## START Data
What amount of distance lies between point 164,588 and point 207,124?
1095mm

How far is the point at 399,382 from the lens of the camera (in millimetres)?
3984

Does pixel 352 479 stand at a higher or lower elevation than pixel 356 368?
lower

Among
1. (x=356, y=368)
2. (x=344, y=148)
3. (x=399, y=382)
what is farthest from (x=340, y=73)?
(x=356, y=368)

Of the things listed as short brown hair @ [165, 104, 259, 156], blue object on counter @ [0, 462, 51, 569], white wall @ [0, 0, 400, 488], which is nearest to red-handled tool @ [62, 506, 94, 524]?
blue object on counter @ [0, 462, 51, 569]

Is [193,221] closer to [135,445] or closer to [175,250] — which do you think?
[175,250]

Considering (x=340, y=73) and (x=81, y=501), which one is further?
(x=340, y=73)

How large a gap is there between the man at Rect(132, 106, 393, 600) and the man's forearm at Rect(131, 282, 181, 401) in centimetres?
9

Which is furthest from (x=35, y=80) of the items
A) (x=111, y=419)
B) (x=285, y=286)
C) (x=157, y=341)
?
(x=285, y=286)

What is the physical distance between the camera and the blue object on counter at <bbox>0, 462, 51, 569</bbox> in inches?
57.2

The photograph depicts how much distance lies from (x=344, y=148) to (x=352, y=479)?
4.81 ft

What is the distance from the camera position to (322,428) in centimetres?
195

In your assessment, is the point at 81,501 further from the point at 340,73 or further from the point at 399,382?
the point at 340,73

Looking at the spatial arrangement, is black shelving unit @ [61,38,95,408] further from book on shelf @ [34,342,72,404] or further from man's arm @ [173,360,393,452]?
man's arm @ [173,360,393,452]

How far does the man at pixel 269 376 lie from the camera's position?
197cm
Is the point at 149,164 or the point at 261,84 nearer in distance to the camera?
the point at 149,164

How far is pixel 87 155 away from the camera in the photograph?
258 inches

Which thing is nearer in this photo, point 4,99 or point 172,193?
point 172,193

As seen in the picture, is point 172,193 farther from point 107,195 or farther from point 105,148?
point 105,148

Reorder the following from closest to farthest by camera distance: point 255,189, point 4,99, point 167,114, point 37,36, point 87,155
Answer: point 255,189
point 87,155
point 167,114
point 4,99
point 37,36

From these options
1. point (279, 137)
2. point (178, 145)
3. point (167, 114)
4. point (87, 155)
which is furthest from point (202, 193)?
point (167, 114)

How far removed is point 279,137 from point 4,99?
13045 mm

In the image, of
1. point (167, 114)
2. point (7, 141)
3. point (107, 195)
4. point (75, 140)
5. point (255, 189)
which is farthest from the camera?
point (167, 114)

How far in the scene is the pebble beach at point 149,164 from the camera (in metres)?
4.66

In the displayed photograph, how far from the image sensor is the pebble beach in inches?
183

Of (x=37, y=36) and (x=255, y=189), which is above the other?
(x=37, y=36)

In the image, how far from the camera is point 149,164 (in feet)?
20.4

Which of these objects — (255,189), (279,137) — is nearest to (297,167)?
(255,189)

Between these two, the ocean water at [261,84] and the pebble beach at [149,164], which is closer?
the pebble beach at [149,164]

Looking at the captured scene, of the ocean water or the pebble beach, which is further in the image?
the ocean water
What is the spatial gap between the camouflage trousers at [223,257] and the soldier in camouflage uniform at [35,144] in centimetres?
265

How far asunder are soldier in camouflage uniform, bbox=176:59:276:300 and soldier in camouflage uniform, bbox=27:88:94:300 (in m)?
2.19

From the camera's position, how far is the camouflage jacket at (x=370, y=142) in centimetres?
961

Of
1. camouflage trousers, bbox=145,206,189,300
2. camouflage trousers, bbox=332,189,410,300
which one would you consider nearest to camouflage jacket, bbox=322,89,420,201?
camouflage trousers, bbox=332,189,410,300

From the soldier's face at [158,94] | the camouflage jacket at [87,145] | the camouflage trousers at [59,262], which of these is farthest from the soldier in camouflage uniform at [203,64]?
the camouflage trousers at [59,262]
## END Data
Your objective
Extract the listing in its entirety and repeat it exactly.

Result for this task
What amount of distance lies between point 164,588 and point 207,124?
1095mm

How far is the point at 399,382 from the lens of the camera (in millimetres)?
3984

Does pixel 352 479 stand at a higher or lower elevation than pixel 356 368?
lower

Among
1. (x=356, y=368)
2. (x=344, y=148)
3. (x=399, y=382)
what is farthest from (x=340, y=73)?
(x=356, y=368)

Of the things listed as short brown hair @ [165, 104, 259, 156], blue object on counter @ [0, 462, 51, 569], white wall @ [0, 0, 400, 488], which is nearest to red-handled tool @ [62, 506, 94, 524]?
blue object on counter @ [0, 462, 51, 569]

Is [193,221] closer to [135,445] or closer to [175,250] — which do you think?
[175,250]

Considering (x=340, y=73) and (x=81, y=501), which one is further?
(x=340, y=73)

How large a gap is there between the man at Rect(132, 106, 393, 600) and the man's forearm at Rect(131, 282, 181, 401) in centimetres?
9

Which is furthest from (x=35, y=80) of the items
A) (x=111, y=419)
B) (x=285, y=286)
C) (x=157, y=341)
?
(x=285, y=286)

What is the physical distance between the camera and the blue object on counter at <bbox>0, 462, 51, 569</bbox> in inches?
57.2

The photograph depicts how much distance lies from (x=344, y=148) to (x=352, y=479)?
4.81 ft

What is the distance from the camera position to (322,428) in centimetres?
195

In your assessment, is the point at 81,501 further from the point at 340,73 or further from the point at 399,382?
the point at 340,73

Looking at the spatial arrangement, is black shelving unit @ [61,38,95,408] further from book on shelf @ [34,342,72,404] or further from man's arm @ [173,360,393,452]?
man's arm @ [173,360,393,452]

How far does the man at pixel 269 376 lie from the camera's position?
197cm
Is the point at 149,164 or the point at 261,84 nearer in distance to the camera?
the point at 149,164

How far is pixel 87 155 away from the camera in the photograph?
258 inches

Which thing is nearer in this photo, point 4,99 or point 172,193?
point 172,193

As seen in the picture, is point 172,193 farther from point 107,195 or farther from point 105,148?
point 105,148

Reorder the following from closest to farthest by camera distance: point 255,189, point 4,99, point 167,114, point 37,36, point 87,155
Answer: point 255,189
point 87,155
point 167,114
point 4,99
point 37,36

From these options
1. point (279, 137)
2. point (178, 145)
3. point (167, 114)
4. point (87, 155)
which is furthest from point (202, 193)?
point (167, 114)

How far removed is point 279,137 from point 4,99?
13045 mm

In the image, of
1. point (167, 114)
2. point (7, 141)
3. point (107, 195)
4. point (75, 140)
5. point (255, 189)
which is farthest from the camera?
point (167, 114)

How far in the scene is the pebble beach at point 149,164 from the camera (in metres)?
4.66

In the displayed photograph, how far from the image sensor is the pebble beach in inches?
183

Of (x=37, y=36) and (x=255, y=189), which is above the other?
(x=37, y=36)

In the image, how far from the camera is point 149,164 (in feet)?
20.4

Which of these objects — (255,189), (279,137) — is nearest to (297,167)?
(255,189)

Between these two, the ocean water at [261,84] and the pebble beach at [149,164], which is closer?
the pebble beach at [149,164]

Looking at the captured scene, of the ocean water or the pebble beach, which is further in the image?
the ocean water
What is the spatial gap between the camouflage trousers at [223,257] and the soldier in camouflage uniform at [35,144] in centimetres?
265

How far asunder are soldier in camouflage uniform, bbox=176:59:276:300 and soldier in camouflage uniform, bbox=27:88:94:300 (in m)?
2.19

From the camera's position, how far is the camouflage jacket at (x=370, y=142) in centimetres?
961

Of
1. camouflage trousers, bbox=145,206,189,300
2. camouflage trousers, bbox=332,189,410,300
which one would you consider nearest to camouflage jacket, bbox=322,89,420,201?
camouflage trousers, bbox=332,189,410,300

From the soldier's face at [158,94] | the camouflage jacket at [87,145] | the camouflage trousers at [59,262], which of these is farthest from the soldier in camouflage uniform at [203,64]?
the camouflage trousers at [59,262]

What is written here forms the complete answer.